A look at the Industrial court since it reopened

July 1 last year was the day that the court officially opened to the public. However, hearing of the cases did not kick off as expected reason being that there were no funds.
But three months later, the Finance ministry released funds and the court that is headed by Justice Asaph Ntengye Ruhinda, who is called the chief judge, on November 4, commenced hearing the cases. The other judge of the court is Lillian Tumusiime Mugisha.
Justice Ntengye says currently the court is holding a session aimed at disposing of more than 20 cases by close of December.
According to the Acting Deputy Registrar of the court Gladys Nakibuule the court has so far received 249 files that were referred to it from the Civil Division of the High Court that are labour related in nature.
Further breaking down the nature of files that the court has received so far, Nakibuule said 10 files were directly filed by litigants at the court registry, 11 files were referred to it by the Gender and Labor ministry which is the line ministry, 11 files are for appeal from the gender ministry and five files are applications.
Outgoing Deputy Registrar of the Civil Division of the High Court Charles Emuria had in an earlier interview with this newspaper explained that it’s only those labour related files that had not been heard that were to be referred to the revived Industrial Court.
He explained that those files, 83 in number, that had been partly heard by the judges at the Civil Division were to remain behind and be heard to their logical conclusion.
But the Chief Judge is optimistic that with the reviving of the Industrial Court, Ugandans will have job security amidst the rampant unemployment on grounds that the nature of arbitration in this set up is amicable as compared to the traditional way of litigation in other courts.He stressed that the court plays a big role in social development by minimising on exploding strikes by workers who could have had accumulated labour discontent that were unresolved for a long time.
The court was established under section 7 of the Labour Disputes (Arbitration and Settlement) Act, 2006 to settle unresolved disputes between employers and trade unions over terms and conditions of employment.
Nakibuule mentioned some of the common registered labour disputes as employer to employee relations, dismissals, salary arrears, among others.

Challenges
However, not all is rosy, the labour court has so far faced a number of challenges.
Justice Ruhinda explained that most of the support staff like the process servers, court clerks, have not been approved in the ministry of Public Service structure.

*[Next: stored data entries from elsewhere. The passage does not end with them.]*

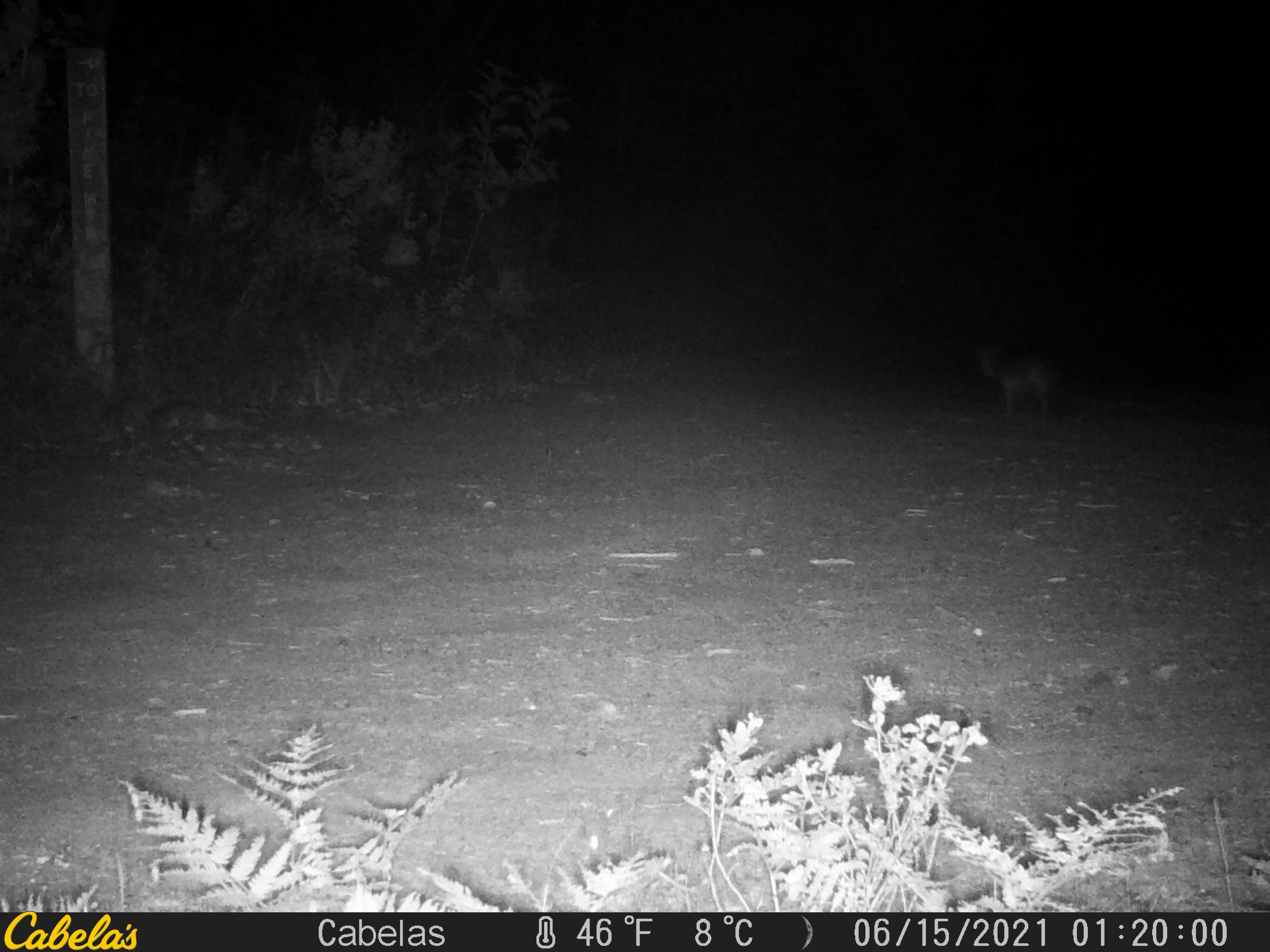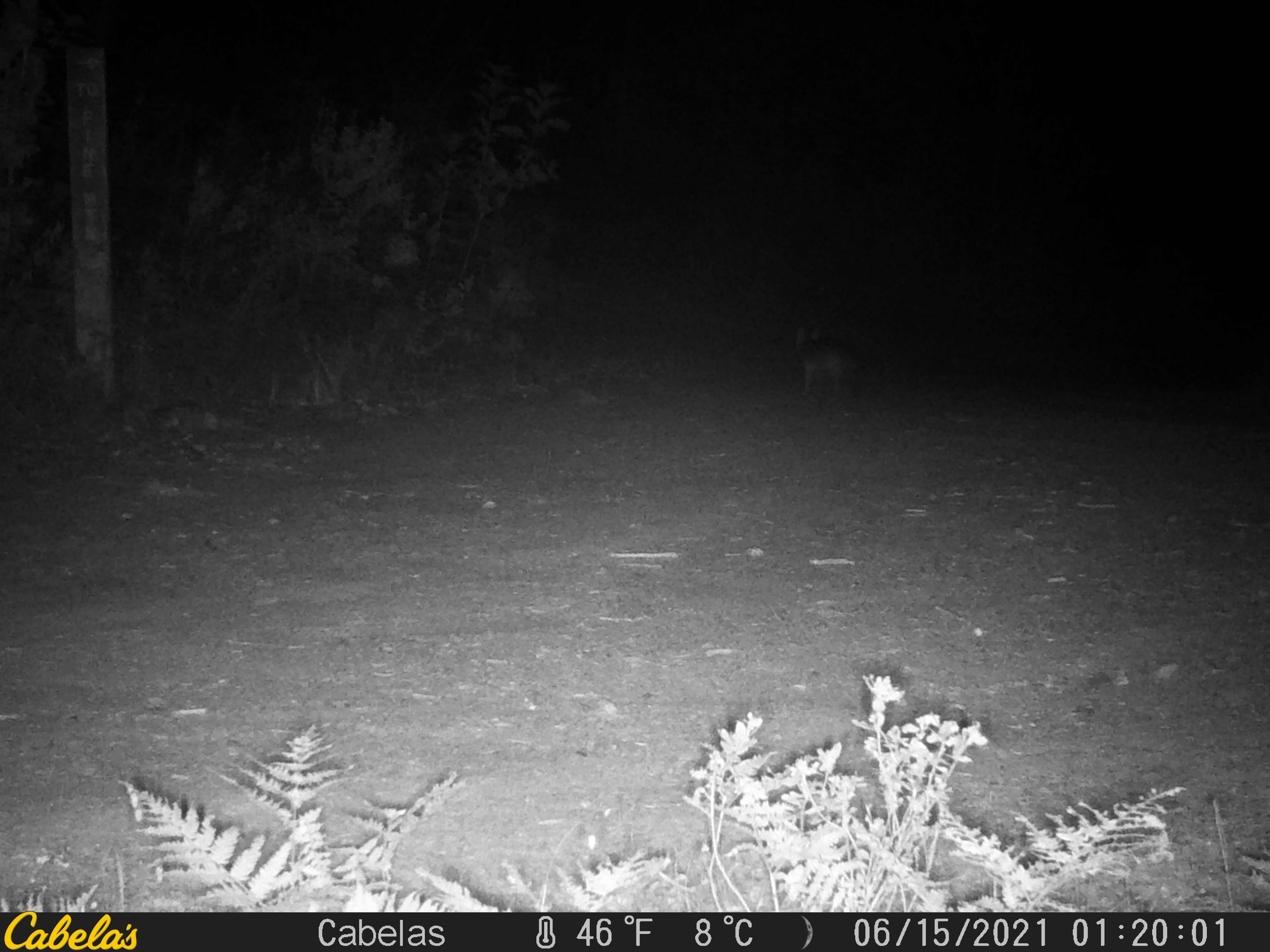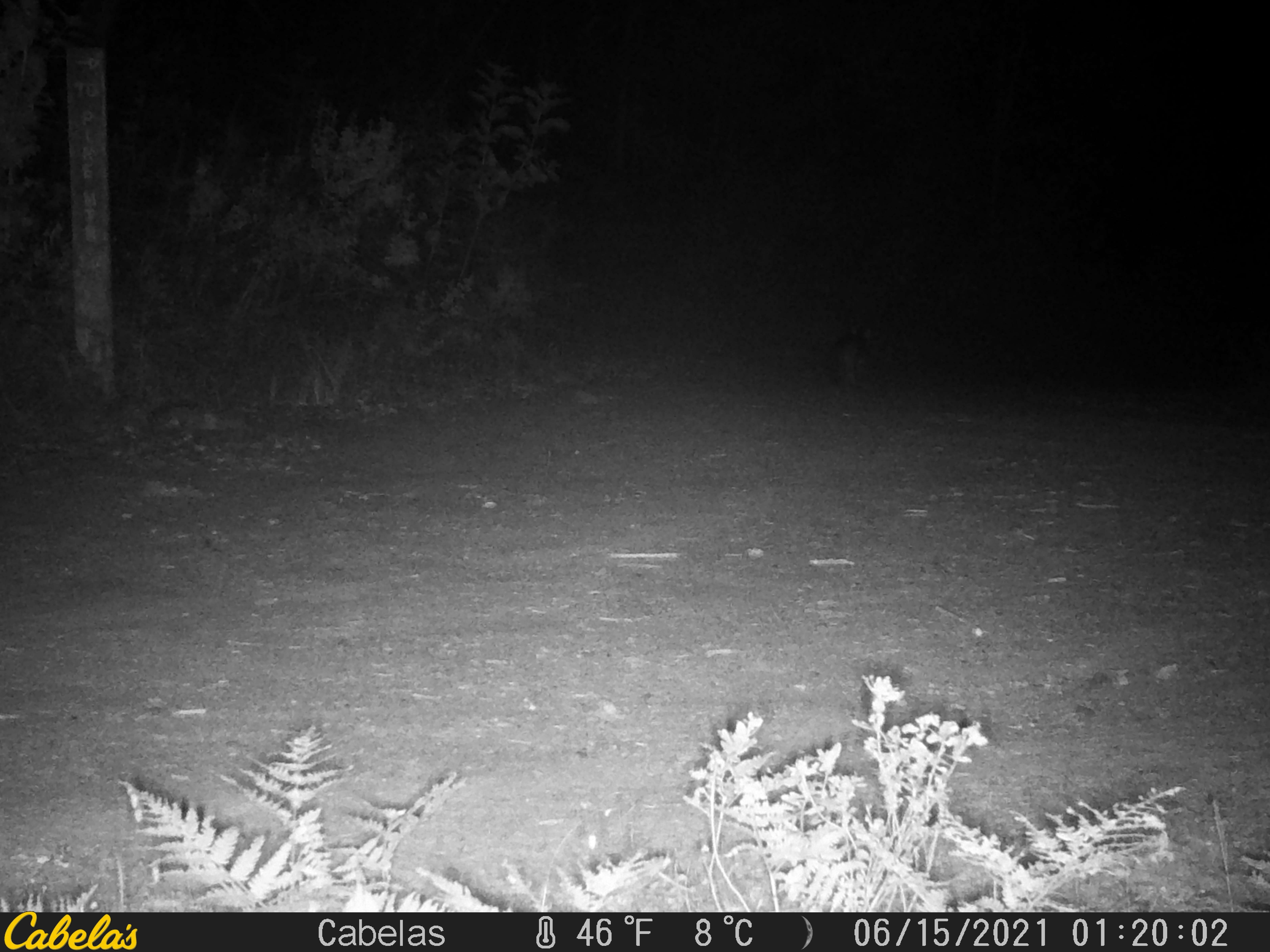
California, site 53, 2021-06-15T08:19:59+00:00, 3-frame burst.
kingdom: Animalia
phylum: Chordata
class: Mammalia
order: Carnivora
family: Canidae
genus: Urocyon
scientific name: Urocyon cinereoargenteus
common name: gray fox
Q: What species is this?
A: Gray fox (Urocyon cinereoargenteus).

He added that even the registrar of the court who is the administrator of the court is just borrowed from the main stream judiciary as she is not properly employed according to the court’s rules.
Limited courtroom space, and litigants not knowing the physical location of the court are some of the other bottlenecks that the court is experiencing.

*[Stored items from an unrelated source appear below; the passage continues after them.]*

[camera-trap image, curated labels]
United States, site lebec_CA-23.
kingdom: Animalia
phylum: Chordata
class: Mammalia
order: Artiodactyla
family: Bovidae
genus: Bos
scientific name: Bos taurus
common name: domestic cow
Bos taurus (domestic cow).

In an earlier interview with Dr Sam Lyomoki who is also the Secretary General of the Central Organisation of Trade Unions (Coftu), he said the reviving of the court was attributed to the pressure from mainly labour organisations following increasing labor disputes between employees and employers.
Dr Lyomoki attributed the prolonged inactiveness of the court to the appointing authority — President Museveni– for delaying to appoint judges to hear the cases.

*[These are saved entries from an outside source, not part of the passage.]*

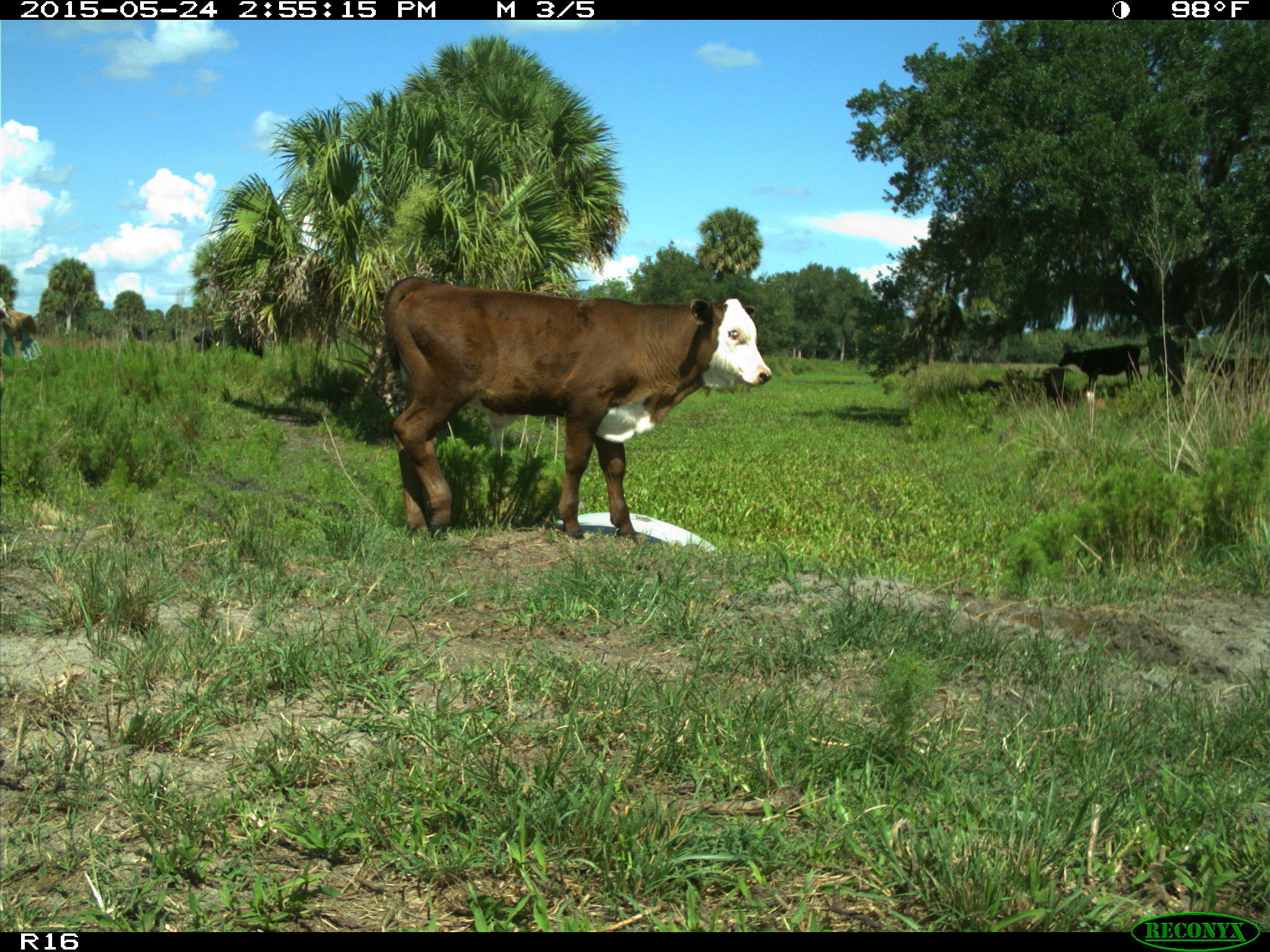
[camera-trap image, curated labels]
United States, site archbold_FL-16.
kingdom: Animalia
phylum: Chordata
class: Mammalia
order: Artiodactyla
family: Bovidae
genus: Bos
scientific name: Bos taurus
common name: domestic cow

Pius Bigirimana speaks out
The brain behind the revival of this court is the permanent secretary ministry of Gender, Labour and Social Development, Pius Bigirimana.
In a recent interview with this newspaper, Bigirimana explained of how he saw it prudent to have the court revived immediately he assumed his new office about two years ago.
He said there were so many labour related disputes that he saw it urgent to revive the industrial court to hear those cases.
“I found it necessary to revive the industrial court as there were so many workers disputes like occupational saftey, lack of protective gears among others..” said Bigirimana
He added: “Because of lack of the Industrial Court, some people like ministers had hijacked the situation and were politicising it which was not good”
Explaining his crucial role in the revival of the l court, Bigirimana said he contacted the Judicial Service Commission to hunt for two judges of the court.
He added he even sat on the interviewing panel that interviewed the candidates for the judges’ positions.
When asked on what could have led to the closure of the court initially.
Bigirimana did not have a definite answer but said it could have been due to lack of attention, funding and personnel.

About the court
The Industrial Court was established under the Trade Disputes (Arbitration and Settlement) Act, 1964 to settle unresolved disputes between employers and trade unions over terms and conditions of employment.
The court was further established under section 7 of the Labour Disputes (Arbitration and Settlement) Act, 2006. The Court is headed by High Court Judge who is now called Chief Judge.
Its purpose is to arbitrate on labour disputes by aggrieved parties whose complaints have not been settled by eitheror District Labour Officers and the Commissioner for Labour.
The court has the same status as a High Court and its administrative head is the registrar of courts.
The decision of the Industrial Court on a matter is final. However, appeals to the Court of Appeal on a point of law or whether the court had the jurisdiction to hear a case can be made by a party which is not satisfied with the court’s decision.